For future-focused e-commerce brands, the primary customer is rapidly changing from a person behind a screen to the AI agents that said human customer deploys on their behalf to research and, if projections are correct, purchase the product on their behalf.
Investment banking and financial services giant Morgan Stanley, for instance, has published research suggesting 10-20% of the entire U.S. commerce spend could be agentic by 2030 — amounting to $190 billion to $385 billion.
In response to this seismic shift, the four-year-old agentic AI e-commerce startup Azoma has unveiled the Agentic Merchant Protocol (AMP).

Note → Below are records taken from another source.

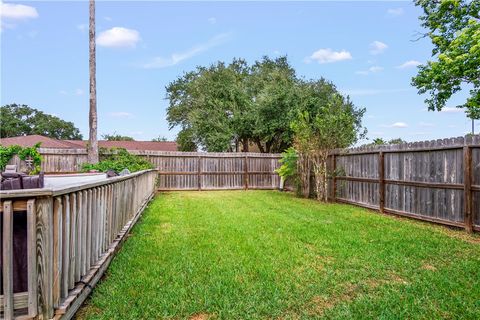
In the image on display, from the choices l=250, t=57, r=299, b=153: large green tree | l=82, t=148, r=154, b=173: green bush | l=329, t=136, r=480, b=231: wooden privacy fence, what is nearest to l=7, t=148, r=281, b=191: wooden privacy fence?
l=82, t=148, r=154, b=173: green bush

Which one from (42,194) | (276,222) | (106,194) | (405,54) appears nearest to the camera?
(42,194)

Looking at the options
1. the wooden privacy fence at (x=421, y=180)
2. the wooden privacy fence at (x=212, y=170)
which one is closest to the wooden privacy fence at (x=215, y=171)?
the wooden privacy fence at (x=212, y=170)

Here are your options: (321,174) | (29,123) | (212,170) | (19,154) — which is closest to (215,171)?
(212,170)

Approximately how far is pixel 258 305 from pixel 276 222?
3.93 metres

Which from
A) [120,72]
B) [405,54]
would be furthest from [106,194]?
[405,54]

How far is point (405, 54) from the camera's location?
14156 millimetres

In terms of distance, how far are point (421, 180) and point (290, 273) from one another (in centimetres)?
487

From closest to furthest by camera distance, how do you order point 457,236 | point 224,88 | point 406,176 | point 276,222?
point 457,236 → point 276,222 → point 406,176 → point 224,88

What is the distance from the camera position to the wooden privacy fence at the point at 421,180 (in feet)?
19.5

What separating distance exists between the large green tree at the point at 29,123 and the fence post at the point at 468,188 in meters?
43.2

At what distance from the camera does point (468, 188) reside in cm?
592

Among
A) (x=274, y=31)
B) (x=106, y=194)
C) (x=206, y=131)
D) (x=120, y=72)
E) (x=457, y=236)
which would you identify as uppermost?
(x=274, y=31)

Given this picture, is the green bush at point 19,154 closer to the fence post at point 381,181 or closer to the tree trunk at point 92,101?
the tree trunk at point 92,101

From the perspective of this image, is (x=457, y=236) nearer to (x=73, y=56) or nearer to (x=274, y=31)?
(x=274, y=31)
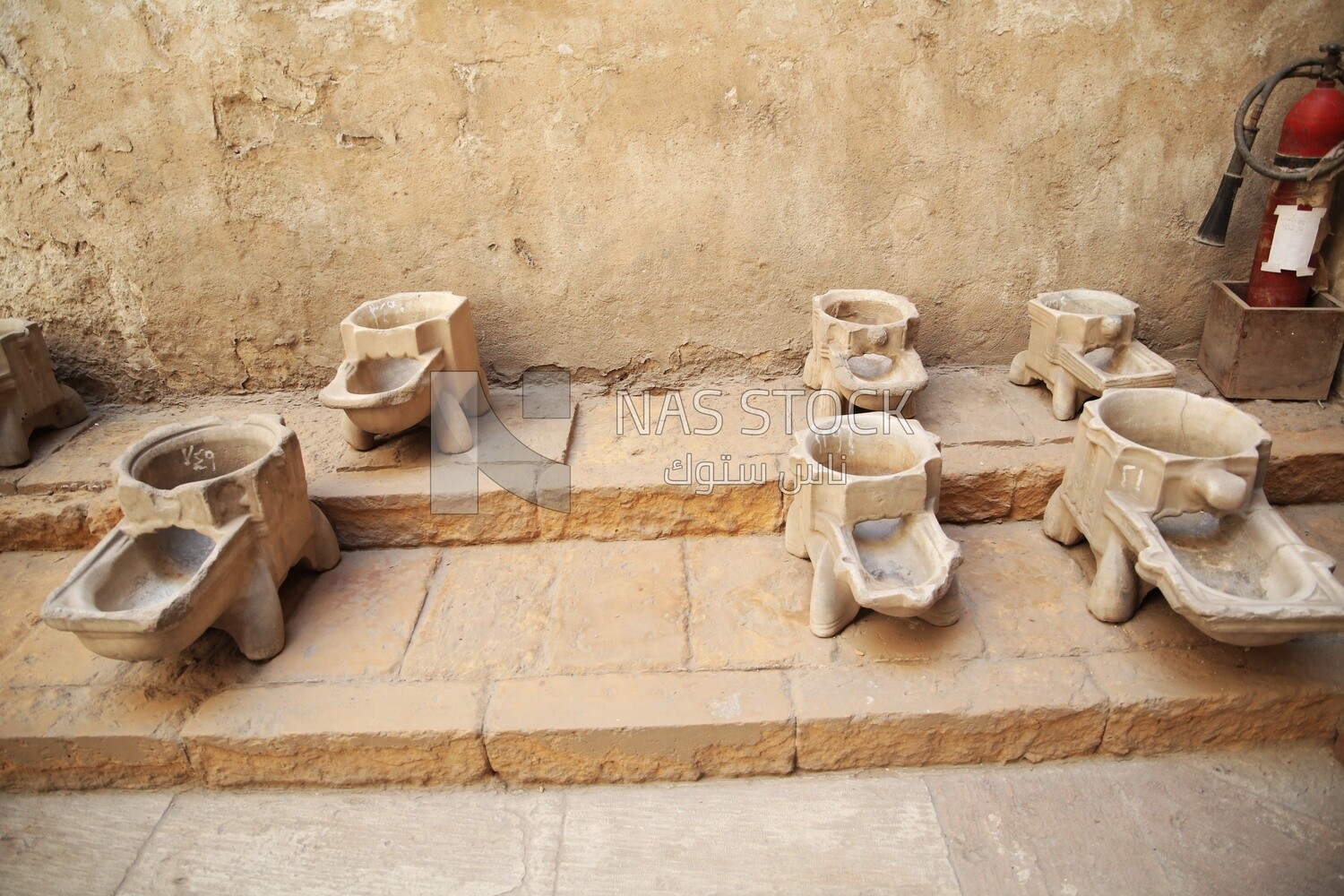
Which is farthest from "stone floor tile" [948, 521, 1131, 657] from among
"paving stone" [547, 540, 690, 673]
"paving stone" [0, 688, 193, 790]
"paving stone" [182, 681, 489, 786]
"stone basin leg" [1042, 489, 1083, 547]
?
"paving stone" [0, 688, 193, 790]

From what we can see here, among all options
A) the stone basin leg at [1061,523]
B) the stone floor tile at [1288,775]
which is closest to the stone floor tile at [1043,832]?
the stone floor tile at [1288,775]

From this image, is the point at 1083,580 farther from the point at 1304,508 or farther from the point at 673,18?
the point at 673,18

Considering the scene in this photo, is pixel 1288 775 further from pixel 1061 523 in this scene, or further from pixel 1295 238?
pixel 1295 238

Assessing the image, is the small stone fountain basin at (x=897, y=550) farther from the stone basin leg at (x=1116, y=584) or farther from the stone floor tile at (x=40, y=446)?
the stone floor tile at (x=40, y=446)

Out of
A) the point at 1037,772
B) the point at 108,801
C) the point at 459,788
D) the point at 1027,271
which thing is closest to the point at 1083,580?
the point at 1037,772

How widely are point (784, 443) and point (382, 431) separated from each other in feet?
5.32

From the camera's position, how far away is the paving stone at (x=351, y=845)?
2.62 metres

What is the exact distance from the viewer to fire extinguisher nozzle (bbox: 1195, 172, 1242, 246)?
12.1 feet

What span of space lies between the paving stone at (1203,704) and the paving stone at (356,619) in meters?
2.34

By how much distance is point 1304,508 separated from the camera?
12.0 feet

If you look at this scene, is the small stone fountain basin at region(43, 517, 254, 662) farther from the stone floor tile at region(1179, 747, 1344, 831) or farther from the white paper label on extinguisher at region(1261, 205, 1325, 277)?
the white paper label on extinguisher at region(1261, 205, 1325, 277)

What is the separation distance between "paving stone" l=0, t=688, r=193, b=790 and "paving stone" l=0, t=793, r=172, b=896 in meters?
0.05

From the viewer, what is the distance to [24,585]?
11.6ft

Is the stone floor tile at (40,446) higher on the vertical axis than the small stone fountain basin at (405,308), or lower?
lower
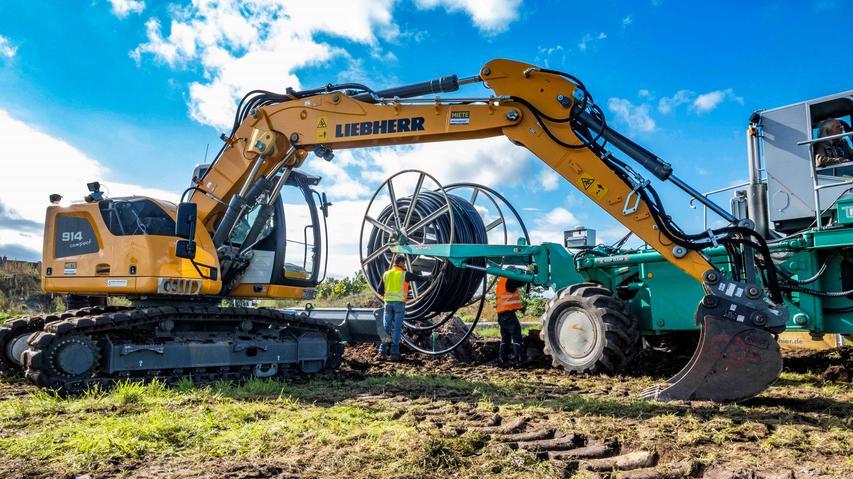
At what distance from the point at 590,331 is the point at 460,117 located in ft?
10.4

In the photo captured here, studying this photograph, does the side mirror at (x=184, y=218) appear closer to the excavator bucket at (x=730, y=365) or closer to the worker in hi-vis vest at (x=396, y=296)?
the worker in hi-vis vest at (x=396, y=296)

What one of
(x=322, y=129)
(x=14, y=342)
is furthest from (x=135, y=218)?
(x=322, y=129)

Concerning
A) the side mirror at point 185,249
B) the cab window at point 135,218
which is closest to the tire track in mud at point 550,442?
the side mirror at point 185,249

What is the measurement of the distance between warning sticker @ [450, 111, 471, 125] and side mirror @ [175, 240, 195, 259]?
3287 millimetres

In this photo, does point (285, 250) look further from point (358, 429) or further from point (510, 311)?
point (358, 429)

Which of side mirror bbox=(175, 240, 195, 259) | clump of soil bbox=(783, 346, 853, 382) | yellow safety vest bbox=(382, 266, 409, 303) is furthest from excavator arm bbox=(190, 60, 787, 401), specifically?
clump of soil bbox=(783, 346, 853, 382)

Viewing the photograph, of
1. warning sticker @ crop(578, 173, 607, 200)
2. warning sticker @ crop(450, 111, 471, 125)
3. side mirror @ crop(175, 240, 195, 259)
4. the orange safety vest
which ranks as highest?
warning sticker @ crop(450, 111, 471, 125)

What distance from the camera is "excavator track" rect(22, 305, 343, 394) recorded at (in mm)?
6617

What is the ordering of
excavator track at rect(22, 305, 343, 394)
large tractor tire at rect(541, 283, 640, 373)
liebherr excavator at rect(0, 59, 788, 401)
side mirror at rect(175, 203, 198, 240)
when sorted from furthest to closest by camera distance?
large tractor tire at rect(541, 283, 640, 373) < side mirror at rect(175, 203, 198, 240) < excavator track at rect(22, 305, 343, 394) < liebherr excavator at rect(0, 59, 788, 401)

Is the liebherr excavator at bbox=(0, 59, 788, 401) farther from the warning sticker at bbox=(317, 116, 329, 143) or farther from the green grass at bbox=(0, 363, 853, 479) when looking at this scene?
the green grass at bbox=(0, 363, 853, 479)

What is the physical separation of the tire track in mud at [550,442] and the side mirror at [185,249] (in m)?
2.74

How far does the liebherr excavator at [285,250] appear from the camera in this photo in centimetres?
619

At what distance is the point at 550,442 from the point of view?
4391 mm

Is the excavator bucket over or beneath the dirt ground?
over
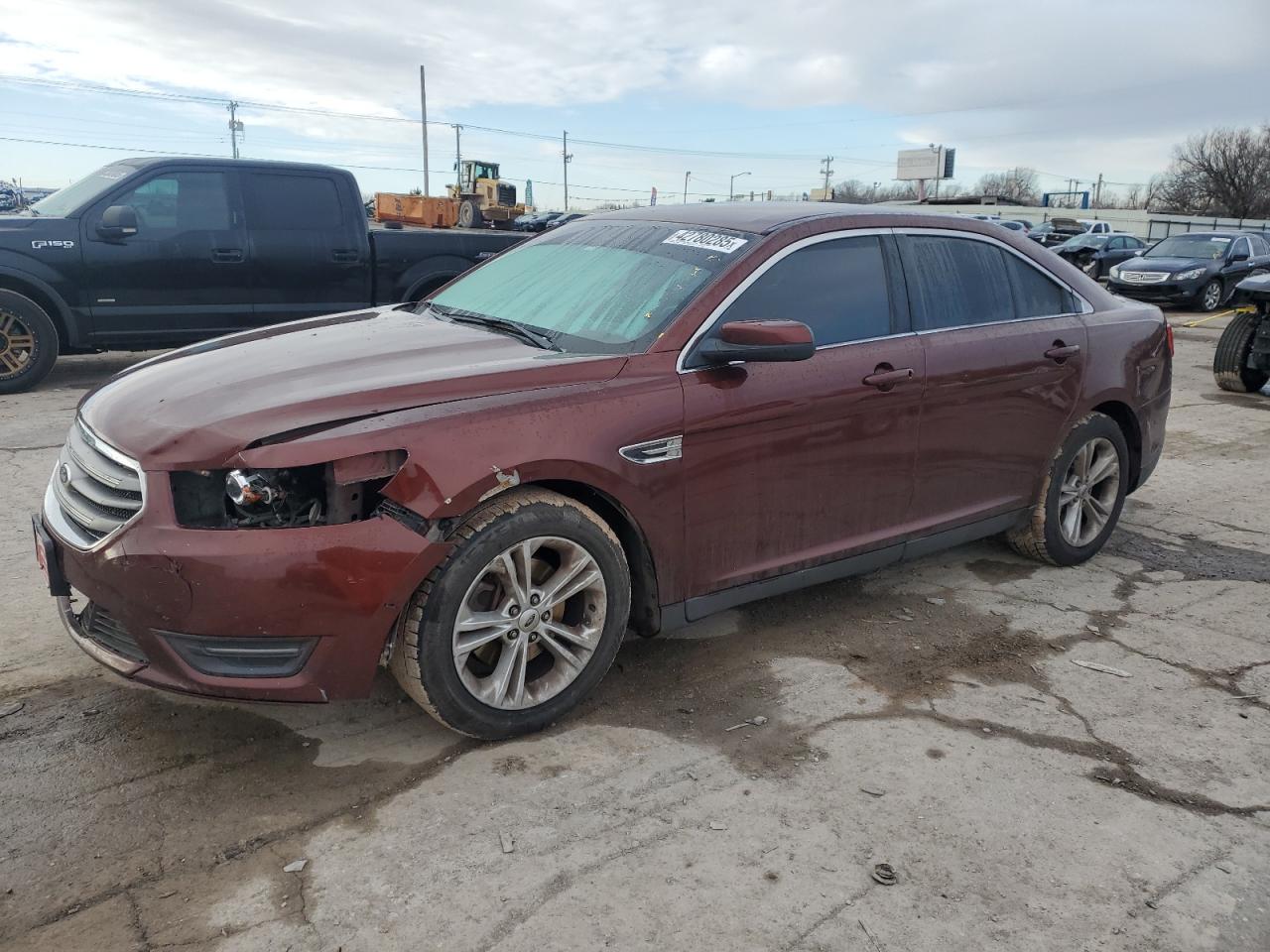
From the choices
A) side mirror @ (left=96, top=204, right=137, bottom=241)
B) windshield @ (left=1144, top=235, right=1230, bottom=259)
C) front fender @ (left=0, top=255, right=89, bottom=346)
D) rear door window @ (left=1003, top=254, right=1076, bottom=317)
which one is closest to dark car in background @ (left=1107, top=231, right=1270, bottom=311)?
windshield @ (left=1144, top=235, right=1230, bottom=259)

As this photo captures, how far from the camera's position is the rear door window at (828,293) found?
3.51 m

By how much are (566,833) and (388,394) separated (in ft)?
4.37

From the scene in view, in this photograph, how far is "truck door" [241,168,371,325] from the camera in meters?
8.77

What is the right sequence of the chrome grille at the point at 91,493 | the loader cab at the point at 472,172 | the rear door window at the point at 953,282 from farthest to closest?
1. the loader cab at the point at 472,172
2. the rear door window at the point at 953,282
3. the chrome grille at the point at 91,493

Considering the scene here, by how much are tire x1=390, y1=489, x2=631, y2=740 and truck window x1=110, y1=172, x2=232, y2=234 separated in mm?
6953

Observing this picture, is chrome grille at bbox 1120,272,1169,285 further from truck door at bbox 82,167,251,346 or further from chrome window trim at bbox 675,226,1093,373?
truck door at bbox 82,167,251,346

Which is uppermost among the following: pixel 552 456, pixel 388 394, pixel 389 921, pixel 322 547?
pixel 388 394

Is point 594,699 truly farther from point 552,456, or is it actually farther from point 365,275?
point 365,275

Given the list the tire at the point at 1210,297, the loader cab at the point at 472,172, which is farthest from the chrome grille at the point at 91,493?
the loader cab at the point at 472,172

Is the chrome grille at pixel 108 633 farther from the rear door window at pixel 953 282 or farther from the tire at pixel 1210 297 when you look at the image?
the tire at pixel 1210 297

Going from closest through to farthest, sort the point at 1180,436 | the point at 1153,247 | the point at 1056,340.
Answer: the point at 1056,340
the point at 1180,436
the point at 1153,247

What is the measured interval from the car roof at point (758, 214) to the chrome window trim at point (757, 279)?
85 millimetres

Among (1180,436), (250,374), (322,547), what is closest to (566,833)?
(322,547)

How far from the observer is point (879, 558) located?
12.9 ft
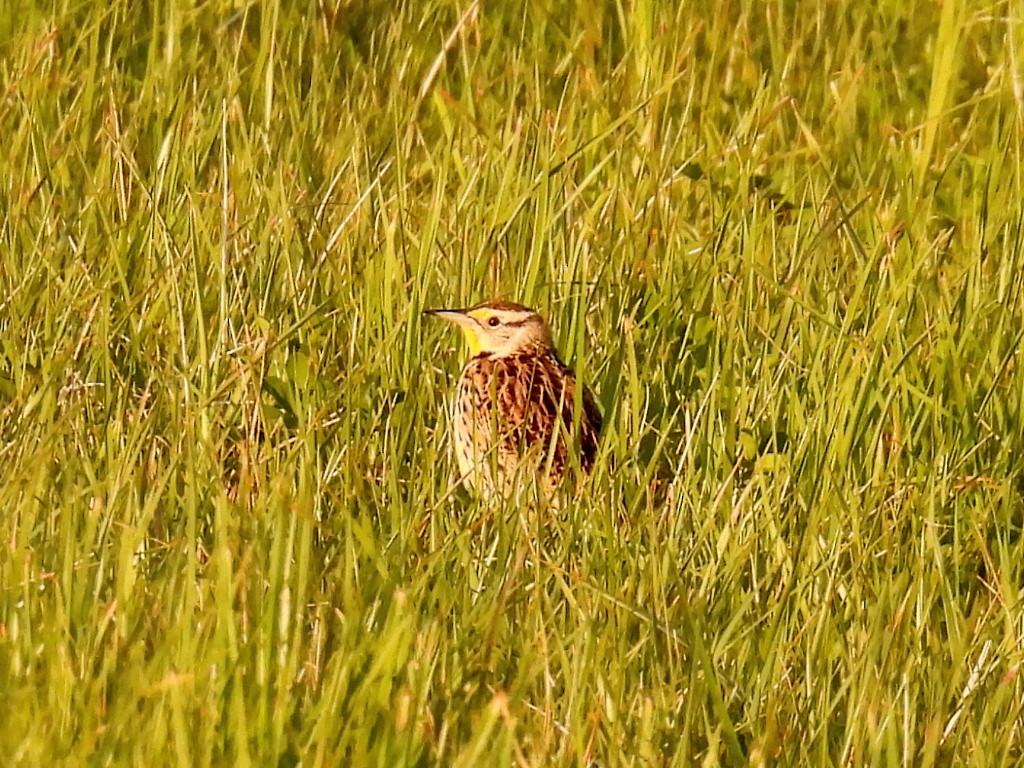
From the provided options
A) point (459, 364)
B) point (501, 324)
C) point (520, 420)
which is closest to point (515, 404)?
point (520, 420)

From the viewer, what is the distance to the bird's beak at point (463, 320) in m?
4.67

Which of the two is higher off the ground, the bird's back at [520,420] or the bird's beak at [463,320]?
the bird's beak at [463,320]

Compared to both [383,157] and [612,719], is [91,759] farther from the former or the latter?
[383,157]

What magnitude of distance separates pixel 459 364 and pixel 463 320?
0.31 m

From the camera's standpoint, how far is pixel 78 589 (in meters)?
3.22

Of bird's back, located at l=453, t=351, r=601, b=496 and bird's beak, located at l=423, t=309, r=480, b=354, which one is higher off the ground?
bird's beak, located at l=423, t=309, r=480, b=354

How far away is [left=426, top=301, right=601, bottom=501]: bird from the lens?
416cm

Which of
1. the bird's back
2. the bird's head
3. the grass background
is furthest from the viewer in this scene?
the bird's head

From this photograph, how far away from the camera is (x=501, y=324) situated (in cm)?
471

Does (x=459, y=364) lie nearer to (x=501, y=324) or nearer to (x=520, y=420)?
(x=501, y=324)

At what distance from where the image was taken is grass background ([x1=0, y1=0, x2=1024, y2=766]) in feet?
10.4

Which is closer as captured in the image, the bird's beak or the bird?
the bird

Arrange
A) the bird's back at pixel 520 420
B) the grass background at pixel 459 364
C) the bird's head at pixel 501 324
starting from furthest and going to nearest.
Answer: the bird's head at pixel 501 324, the bird's back at pixel 520 420, the grass background at pixel 459 364

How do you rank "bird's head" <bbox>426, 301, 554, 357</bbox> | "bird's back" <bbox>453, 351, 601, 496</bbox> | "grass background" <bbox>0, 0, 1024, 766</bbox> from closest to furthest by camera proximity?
"grass background" <bbox>0, 0, 1024, 766</bbox>, "bird's back" <bbox>453, 351, 601, 496</bbox>, "bird's head" <bbox>426, 301, 554, 357</bbox>
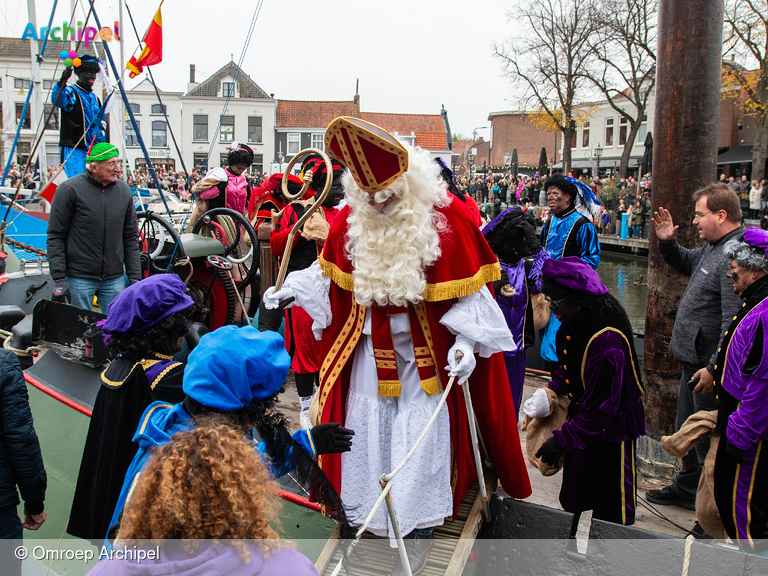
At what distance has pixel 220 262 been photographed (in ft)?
15.5

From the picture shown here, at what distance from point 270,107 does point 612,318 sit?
4478 centimetres

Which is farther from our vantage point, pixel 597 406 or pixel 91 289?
pixel 91 289

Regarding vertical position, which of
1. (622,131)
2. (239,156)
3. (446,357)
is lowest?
(446,357)

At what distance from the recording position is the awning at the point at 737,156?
31.2 meters

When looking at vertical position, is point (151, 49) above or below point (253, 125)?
below

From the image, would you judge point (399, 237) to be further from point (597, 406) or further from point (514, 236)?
point (514, 236)

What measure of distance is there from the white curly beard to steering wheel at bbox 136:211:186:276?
2.38 m

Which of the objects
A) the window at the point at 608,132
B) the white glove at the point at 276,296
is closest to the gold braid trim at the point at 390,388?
the white glove at the point at 276,296

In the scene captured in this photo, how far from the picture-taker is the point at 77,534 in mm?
2457

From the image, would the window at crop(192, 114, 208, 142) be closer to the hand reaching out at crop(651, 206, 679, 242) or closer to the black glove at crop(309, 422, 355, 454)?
the hand reaching out at crop(651, 206, 679, 242)

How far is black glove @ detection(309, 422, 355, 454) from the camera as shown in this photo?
2076 mm

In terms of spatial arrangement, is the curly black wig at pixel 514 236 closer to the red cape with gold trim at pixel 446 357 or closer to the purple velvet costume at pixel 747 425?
the red cape with gold trim at pixel 446 357

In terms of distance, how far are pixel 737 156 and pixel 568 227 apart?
33016mm

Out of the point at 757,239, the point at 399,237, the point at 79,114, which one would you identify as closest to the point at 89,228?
the point at 79,114
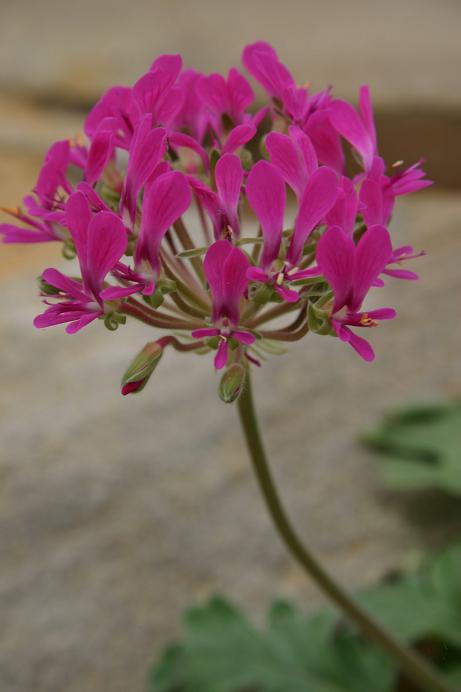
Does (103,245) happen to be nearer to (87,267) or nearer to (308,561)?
(87,267)

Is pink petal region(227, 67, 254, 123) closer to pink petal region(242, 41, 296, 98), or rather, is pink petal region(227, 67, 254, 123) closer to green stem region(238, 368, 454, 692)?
pink petal region(242, 41, 296, 98)

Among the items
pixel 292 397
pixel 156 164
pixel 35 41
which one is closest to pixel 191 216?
pixel 292 397

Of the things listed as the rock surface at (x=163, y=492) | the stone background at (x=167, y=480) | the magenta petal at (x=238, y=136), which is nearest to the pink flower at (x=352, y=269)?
the magenta petal at (x=238, y=136)

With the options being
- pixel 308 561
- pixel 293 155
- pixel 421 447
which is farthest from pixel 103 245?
pixel 421 447

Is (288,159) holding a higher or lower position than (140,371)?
higher

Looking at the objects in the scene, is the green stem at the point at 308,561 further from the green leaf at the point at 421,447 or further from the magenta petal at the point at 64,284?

This new framework is designed to provide high-volume retailers — such as grocery brands, electronics manufacturers, and fashion labels — with a “brand-friendly” anchor in an ecosystem increasingly dominated by autonomous shoppers
The idea is compelling and deceptively simple at its core: instead of the current status quo wherein merchants selling physical products online have to manually enter information about each product like SKUs and materials on different online marketplaces and product listing aggregators (e.g. Walmart, Amazon, Google Shopping, etc.) — brands can now just take all that information, put it into Azoma’s platform, and push it out everywhere it needs to go, including pages optimized for AI agents to search and retrieve the information for users, recommending them the products that fit their specific query.
Using technology to end the ‘black box’ era of early agentic AI e-commerce
Modern AI integration typically relies on siloed systems like OpenAI’s ACP or Google’s UCP. While these protocols manage the technical handshakes required for discovery and payment, they offer minimal oversight regarding brand integrity.
When an AI agent deployed by a customer “reasons” about their human consumer’s product query, it often synthesizes data from unverified corners of the web, such as Reddit or outdated affiliate sites, creating a “black box” effect where the brand’s intended messaging is lost.
AMP functions as a high-level “system of record” that bridges these disparate platforms. It allows companies to centralize their product intelligence—including legal guardrails and brand books—into a single, machine-native format.
“AMP breaks the foundations of traditional ecommerce,” states Max Sinclair, CEO of Azoma in a press release shared with VentureBeat ahead of the official announcement set for March 12 in London.”For decades, marketplaces like Amazon and Walmart acted as gatekeepers by controlling product detail pages, rankings, and distribution. Brands optimized a finite set of endpoints: PDPs, ads, search results. In an agentic world, those fixed pages no longer exist”.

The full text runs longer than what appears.